Hiromasa ouviu tudo, sem interromper. Atsuko tomou mais um gole do chá. Sua boca insistia em ficar seca.

“Você tem razão quanto a isso, Atsuko.” – sua voz saiu com um fiozinho de cansaço, não era a primeira vez que tiveram aquela discussão. – “Contudo, nossa desaprovação não pode nos impedir de falar com a nossa única filha.”

A última afirmação veio como uma pancada no estômago de Atsuko. Às vezes detestava a sobriedade dos comentários do marido.

- Eu estou tentando lidar com tudo isso. Realmente estou. Do contrário eu não iria até o colégio colocar esse seu plano em prática.

“E eu agradeço por isso. Apenas...não seja tão orgulhosa.”

- E você tente não ser tão condescendente.

Os dois ficaram em silêncio por alguns segundos, lidando com o efeito das palavras trocadas. Em um silencioso e invisível acordo, decidiram adiar por hora a conversa.

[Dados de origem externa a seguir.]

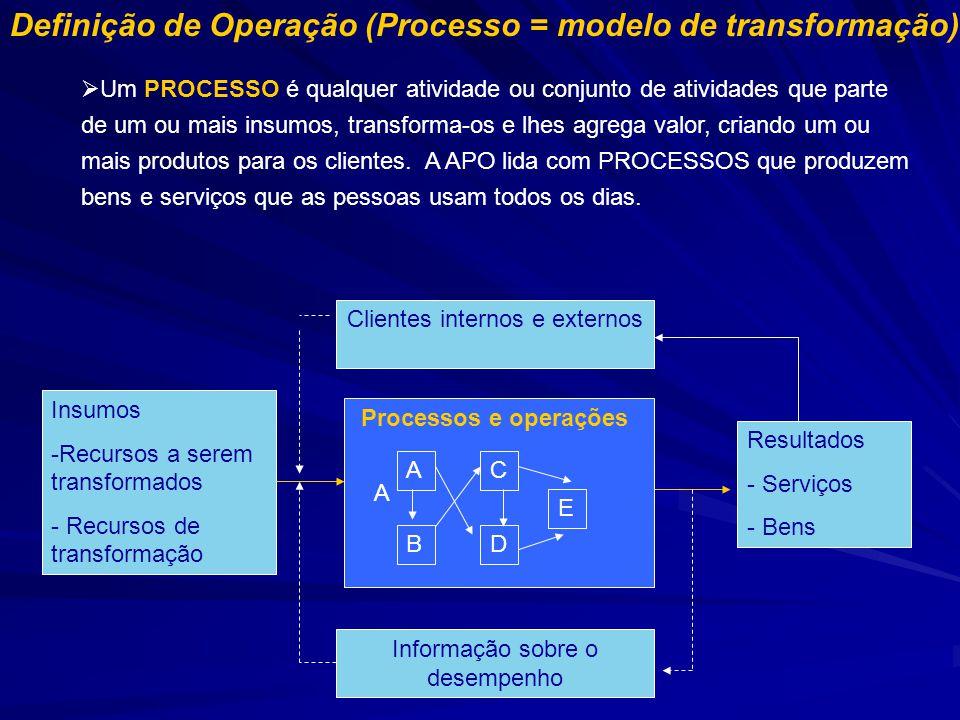 Definição de Operação (Processo = modelo de transformação)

“Atsuko, Nakano veio avisar que precisam de mim...”

- Sem problema, Hiro. – adiantou-se a mulher. – Bom trabalho.

“Obrigado. Conversamos mais tarde.”

- Certo.

Atsuko desligou o telefone e inclinou-se para frente, apoiando o queixo em uma das mãos. Pedaços da conversa com o marido ainda ecoavam em sua mente e, mesmo sentindo-se incomodada, admitiu que Hiromasa estava certo. Pelo menos em alguns pontos. Muito embora ela não tivesse o interesse imediato em confessar isso ao marido.

“Talvez eu realmente precise engolir meu orgulho...” – pensou a mulher, olhando distraidamente o gelo derreter no copo do chá.